Exercise brief:
A word-for-word copy of the records below is needed, without the images.

= = =

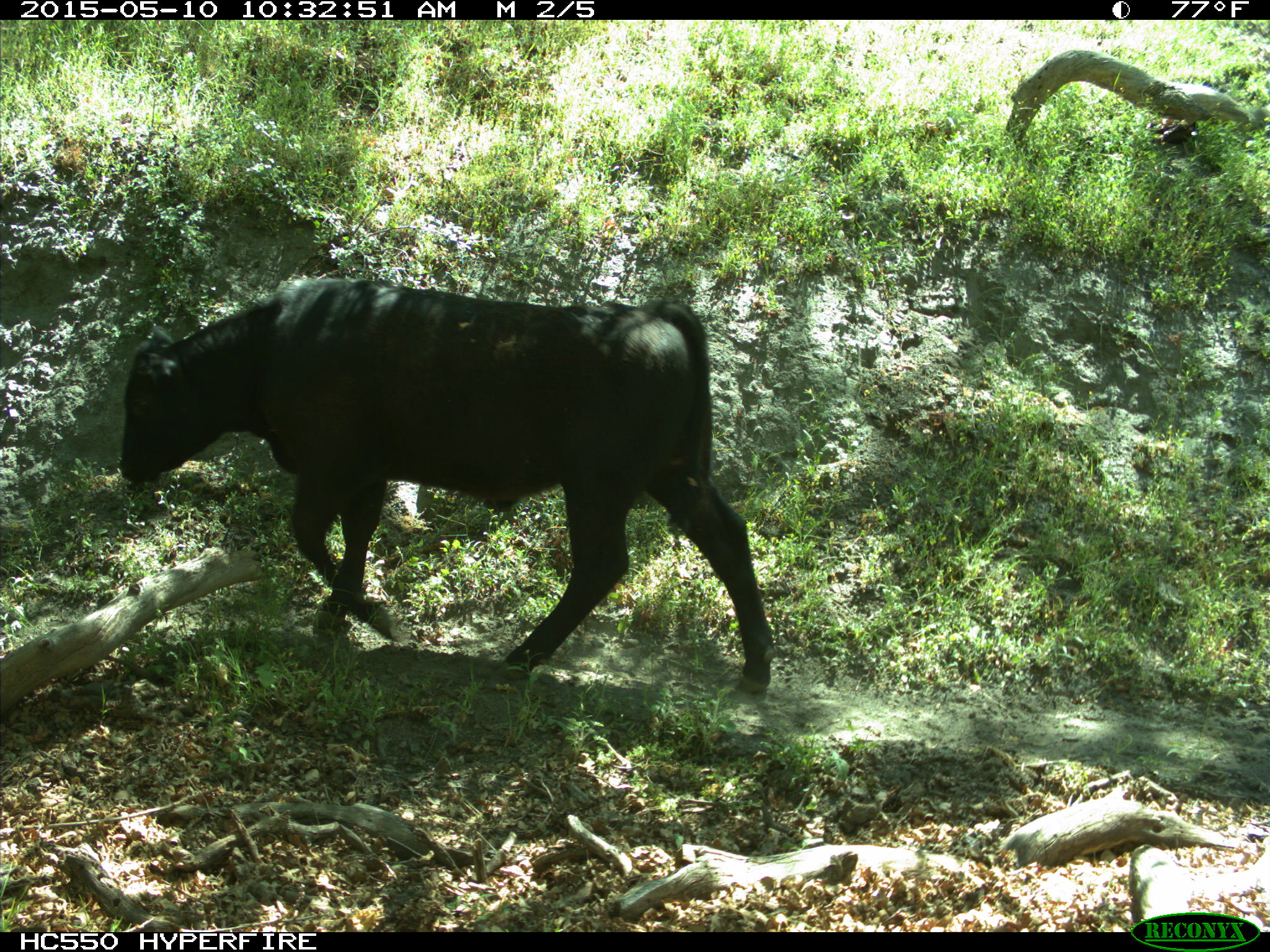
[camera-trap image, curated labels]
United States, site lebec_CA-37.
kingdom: Animalia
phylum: Chordata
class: Mammalia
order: Artiodactyla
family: Bovidae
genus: Bos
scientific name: Bos taurus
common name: domestic cow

= = =

Answer for this exercise:
[camera-trap image, curated labels]
United States, site lebec_CA-37.
kingdom: Animalia
phylum: Chordata
class: Mammalia
order: Artiodactyla
family: Bovidae
genus: Bos
scientific name: Bos taurus
common name: domestic cow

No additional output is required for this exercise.